[Records from a collection]

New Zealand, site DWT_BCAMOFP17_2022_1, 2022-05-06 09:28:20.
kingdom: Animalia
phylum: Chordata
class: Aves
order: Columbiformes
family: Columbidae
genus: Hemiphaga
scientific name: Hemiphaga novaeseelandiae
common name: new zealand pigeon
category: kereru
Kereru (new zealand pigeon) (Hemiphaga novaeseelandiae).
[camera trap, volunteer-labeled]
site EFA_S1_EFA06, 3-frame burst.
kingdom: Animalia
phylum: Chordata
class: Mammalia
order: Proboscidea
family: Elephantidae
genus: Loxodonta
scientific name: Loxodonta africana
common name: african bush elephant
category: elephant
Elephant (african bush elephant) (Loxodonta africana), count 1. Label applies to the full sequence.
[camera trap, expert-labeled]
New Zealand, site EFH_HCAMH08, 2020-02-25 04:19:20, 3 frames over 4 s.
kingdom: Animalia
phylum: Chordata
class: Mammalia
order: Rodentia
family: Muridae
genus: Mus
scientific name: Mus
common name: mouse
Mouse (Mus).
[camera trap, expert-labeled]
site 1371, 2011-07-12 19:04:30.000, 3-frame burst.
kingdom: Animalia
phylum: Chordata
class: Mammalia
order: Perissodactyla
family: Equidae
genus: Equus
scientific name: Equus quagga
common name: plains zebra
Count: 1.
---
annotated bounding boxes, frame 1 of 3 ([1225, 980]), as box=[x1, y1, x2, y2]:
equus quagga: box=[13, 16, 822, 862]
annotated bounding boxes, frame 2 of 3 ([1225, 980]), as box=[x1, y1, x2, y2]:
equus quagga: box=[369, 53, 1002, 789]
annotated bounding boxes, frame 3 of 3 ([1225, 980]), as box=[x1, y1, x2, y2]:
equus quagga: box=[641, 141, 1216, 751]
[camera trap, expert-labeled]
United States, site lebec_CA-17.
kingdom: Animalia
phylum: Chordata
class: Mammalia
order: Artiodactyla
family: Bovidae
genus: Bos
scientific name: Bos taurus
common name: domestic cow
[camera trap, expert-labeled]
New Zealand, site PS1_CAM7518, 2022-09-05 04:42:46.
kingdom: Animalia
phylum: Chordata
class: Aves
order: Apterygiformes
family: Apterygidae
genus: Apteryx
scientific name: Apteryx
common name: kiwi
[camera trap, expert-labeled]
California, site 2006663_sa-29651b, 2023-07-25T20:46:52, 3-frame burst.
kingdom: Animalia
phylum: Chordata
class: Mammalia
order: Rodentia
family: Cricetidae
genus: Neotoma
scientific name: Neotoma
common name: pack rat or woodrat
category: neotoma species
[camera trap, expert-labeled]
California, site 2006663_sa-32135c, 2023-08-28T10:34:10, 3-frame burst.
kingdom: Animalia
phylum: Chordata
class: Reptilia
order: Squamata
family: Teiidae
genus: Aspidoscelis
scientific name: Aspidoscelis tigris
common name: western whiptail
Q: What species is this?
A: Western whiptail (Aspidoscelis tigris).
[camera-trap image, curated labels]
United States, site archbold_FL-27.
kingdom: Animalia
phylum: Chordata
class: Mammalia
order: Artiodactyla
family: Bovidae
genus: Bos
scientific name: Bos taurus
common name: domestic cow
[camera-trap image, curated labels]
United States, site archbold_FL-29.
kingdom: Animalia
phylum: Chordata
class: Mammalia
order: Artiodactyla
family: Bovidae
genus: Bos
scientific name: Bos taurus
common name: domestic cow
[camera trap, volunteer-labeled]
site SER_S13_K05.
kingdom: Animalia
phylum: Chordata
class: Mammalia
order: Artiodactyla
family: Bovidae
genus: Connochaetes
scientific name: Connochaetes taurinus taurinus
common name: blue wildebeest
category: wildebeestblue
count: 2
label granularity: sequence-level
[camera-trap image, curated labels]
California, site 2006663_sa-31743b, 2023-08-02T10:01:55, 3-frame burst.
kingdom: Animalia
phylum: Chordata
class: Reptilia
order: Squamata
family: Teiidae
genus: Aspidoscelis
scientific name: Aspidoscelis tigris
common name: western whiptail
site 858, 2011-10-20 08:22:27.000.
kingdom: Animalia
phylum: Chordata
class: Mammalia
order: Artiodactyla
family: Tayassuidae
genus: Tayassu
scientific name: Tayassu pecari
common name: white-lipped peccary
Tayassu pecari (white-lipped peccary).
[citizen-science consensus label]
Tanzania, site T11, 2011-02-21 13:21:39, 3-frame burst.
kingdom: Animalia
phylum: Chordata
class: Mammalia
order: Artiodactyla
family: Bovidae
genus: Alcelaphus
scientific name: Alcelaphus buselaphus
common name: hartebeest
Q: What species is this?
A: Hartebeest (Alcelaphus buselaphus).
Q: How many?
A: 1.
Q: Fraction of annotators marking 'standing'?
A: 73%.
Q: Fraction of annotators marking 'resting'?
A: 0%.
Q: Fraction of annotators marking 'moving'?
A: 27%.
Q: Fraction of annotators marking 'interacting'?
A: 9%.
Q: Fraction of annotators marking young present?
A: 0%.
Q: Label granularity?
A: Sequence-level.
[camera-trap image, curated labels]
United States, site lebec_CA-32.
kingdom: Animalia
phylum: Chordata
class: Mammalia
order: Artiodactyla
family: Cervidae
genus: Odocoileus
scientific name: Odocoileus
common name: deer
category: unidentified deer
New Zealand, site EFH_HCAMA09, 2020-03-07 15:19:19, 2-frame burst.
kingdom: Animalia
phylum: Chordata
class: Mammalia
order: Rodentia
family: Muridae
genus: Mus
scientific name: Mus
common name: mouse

Try it:
Having read the entries above, set each one down again exactly.

Result:
New Zealand, site DWT_BCAMOFP17_2022_1, 2022-05-06 09:28:20.
kingdom: Animalia
phylum: Chordata
class: Aves
order: Columbiformes
family: Columbidae
genus: Hemiphaga
scientific name: Hemiphaga novaeseelandiae
common name: new zealand pigeon
category: kereru
Kereru (new zealand pigeon) (Hemiphaga novaeseelandiae).
[camera trap, volunteer-labeled]
site EFA_S1_EFA06, 3-frame burst.
kingdom: Animalia
phylum: Chordata
class: Mammalia
order: Proboscidea
family: Elephantidae
genus: Loxodonta
scientific name: Loxodonta africana
common name: african bush elephant
category: elephant
Elephant (african bush elephant) (Loxodonta africana), count 1. Label applies to the full sequence.
[camera trap, expert-labeled]
New Zealand, site EFH_HCAMH08, 2020-02-25 04:19:20, 3 frames over 4 s.
kingdom: Animalia
phylum: Chordata
class: Mammalia
order: Rodentia
family: Muridae
genus: Mus
scientific name: Mus
common name: mouse
Mouse (Mus).
[camera trap, expert-labeled]
site 1371, 2011-07-12 19:04:30.000, 3-frame burst.
kingdom: Animalia
phylum: Chordata
class: Mammalia
order: Perissodactyla
family: Equidae
genus: Equus
scientific name: Equus quagga
common name: plains zebra
Count: 1.
---
annotated bounding boxes, frame 1 of 3 ([1225, 980]), as box=[x1, y1, x2, y2]:
equus quagga: box=[13, 16, 822, 862]
annotated bounding boxes, frame 2 of 3 ([1225, 980]), as box=[x1, y1, x2, y2]:
equus quagga: box=[369, 53, 1002, 789]
annotated bounding boxes, frame 3 of 3 ([1225, 980]), as box=[x1, y1, x2, y2]:
equus quagga: box=[641, 141, 1216, 751]
[camera trap, expert-labeled]
United States, site lebec_CA-17.
kingdom: Animalia
phylum: Chordata
class: Mammalia
order: Artiodactyla
family: Bovidae
genus: Bos
scientific name: Bos taurus
common name: domestic cow
[camera trap, expert-labeled]
New Zealand, site PS1_CAM7518, 2022-09-05 04:42:46.
kingdom: Animalia
phylum: Chordata
class: Aves
order: Apterygiformes
family: Apterygidae
genus: Apteryx
scientific name: Apteryx
common name: kiwi
[camera trap, expert-labeled]
California, site 2006663_sa-29651b, 2023-07-25T20:46:52, 3-frame burst.
kingdom: Animalia
phylum: Chordata
class: Mammalia
order: Rodentia
family: Cricetidae
genus: Neotoma
scientific name: Neotoma
common name: pack rat or woodrat
category: neotoma species
[camera trap, expert-labeled]
California, site 2006663_sa-32135c, 2023-08-28T10:34:10, 3-frame burst.
kingdom: Animalia
phylum: Chordata
class: Reptilia
order: Squamata
family: Teiidae
genus: Aspidoscelis
scientific name: Aspidoscelis tigris
common name: western whiptail
Q: What species is this?
A: Western whiptail (Aspidoscelis tigris).
[camera-trap image, curated labels]
United States, site archbold_FL-27.
kingdom: Animalia
phylum: Chordata
class: Mammalia
order: Artiodactyla
family: Bovidae
genus: Bos
scientific name: Bos taurus
common name: domestic cow
[camera-trap image, curated labels]
United States, site archbold_FL-29.
kingdom: Animalia
phylum: Chordata
class: Mammalia
order: Artiodactyla
family: Bovidae
genus: Bos
scientific name: Bos taurus
common name: domestic cow
[camera trap, volunteer-labeled]
site SER_S13_K05.
kingdom: Animalia
phylum: Chordata
class: Mammalia
order: Artiodactyla
family: Bovidae
genus: Connochaetes
scientific name: Connochaetes taurinus taurinus
common name: blue wildebeest
category: wildebeestblue
count: 2
label granularity: sequence-level
[camera-trap image, curated labels]
California, site 2006663_sa-31743b, 2023-08-02T10:01:55, 3-frame burst.
kingdom: Animalia
phylum: Chordata
class: Reptilia
order: Squamata
family: Teiidae
genus: Aspidoscelis
scientific name: Aspidoscelis tigris
common name: western whiptail
site 858, 2011-10-20 08:22:27.000.
kingdom: Animalia
phylum: Chordata
class: Mammalia
order: Artiodactyla
family: Tayassuidae
genus: Tayassu
scientific name: Tayassu pecari
common name: white-lipped peccary
Tayassu pecari (white-lipped peccary).
[citizen-science consensus label]
Tanzania, site T11, 2011-02-21 13:21:39, 3-frame burst.
kingdom: Animalia
phylum: Chordata
class: Mammalia
order: Artiodactyla
family: Bovidae
genus: Alcelaphus
scientific name: Alcelaphus buselaphus
common name: hartebeest
Q: What species is this?
A: Hartebeest (Alcelaphus buselaphus).
Q: How many?
A: 1.
Q: Fraction of annotators marking 'standing'?
A: 73%.
Q: Fraction of annotators marking 'resting'?
A: 0%.
Q: Fraction of annotators marking 'moving'?
A: 27%.
Q: Fraction of annotators marking 'interacting'?
A: 9%.
Q: Fraction of annotators marking young present?
A: 0%.
Q: Label granularity?
A: Sequence-level.
[camera-trap image, curated labels]
United States, site lebec_CA-32.
kingdom: Animalia
phylum: Chordata
class: Mammalia
order: Artiodactyla
family: Cervidae
genus: Odocoileus
scientific name: Odocoileus
common name: deer
category: unidentified deer
New Zealand, site EFH_HCAMA09, 2020-03-07 15:19:19, 2-frame burst.
kingdom: Animalia
phylum: Chordata
class: Mammalia
order: Rodentia
family: Muridae
genus: Mus
scientific name: Mus
common name: mouse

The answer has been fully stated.